# DATA PROVIDED
▬▬▬

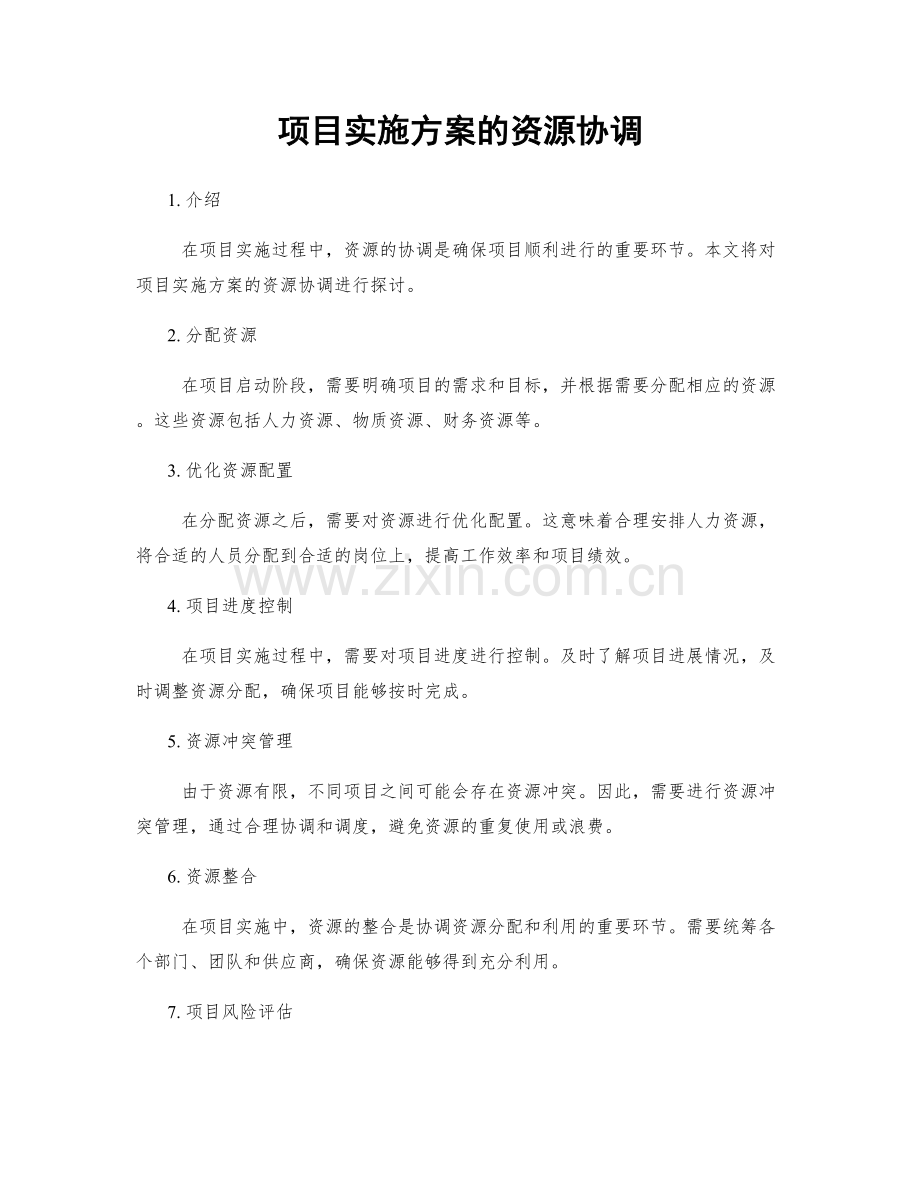 项目实施方案的资源协调

1.介绍

在项目实施过程中，资源的协调是确保项目顺利进行的重要环节。本文将对项目实施方案的资源协调进行探讨。

2.分配资源

在项目启动阶段，需要明确项目的需求和目标，并根据需要分配相应的资源。这些资源包括人力资源、物质资源、财务资源等。

3.优化资源配置

在分配资源之后，需要对资源进行优化配置。这意味着合理安排人力资源，将合适的人员分配到合适的岗位上，提高工作效率和项目绩效。

4.项目进度控制

在项目实施过程中，需要对项目进度进行控制。及时了解项目进展情况，及时调整资源分配，确保项目能够按时完成。

5.资源冲突管理

由于资源有限，不同项目之间可能会存在资源冲突。因此，需要进行资源冲突管理，通过合理协调和调度，避免资源的重复使用或浪费。

6.资源整合

在项目实施中，资源的整合是协调资源分配和利用的重要环节。需要统筹各个部门、团队和供应商，确保资源能够得到充分利用。

7.项目风险评估

www.zixin.com.cn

▬▬▬

# ASSIGNMENT
Copy every line from the records above that contains the string "在项目实施过程中".

# EXPECTED OUTPUT
在项目实施过程中，资源的协调是确保项目顺利进行的重要环节。本文将对项目实施方案的资源协调进行探讨。
在项目实施过程中，需要对项目进度进行控制。及时了解项目进展情况，及时调整资源分配，确保项目能够按时完成。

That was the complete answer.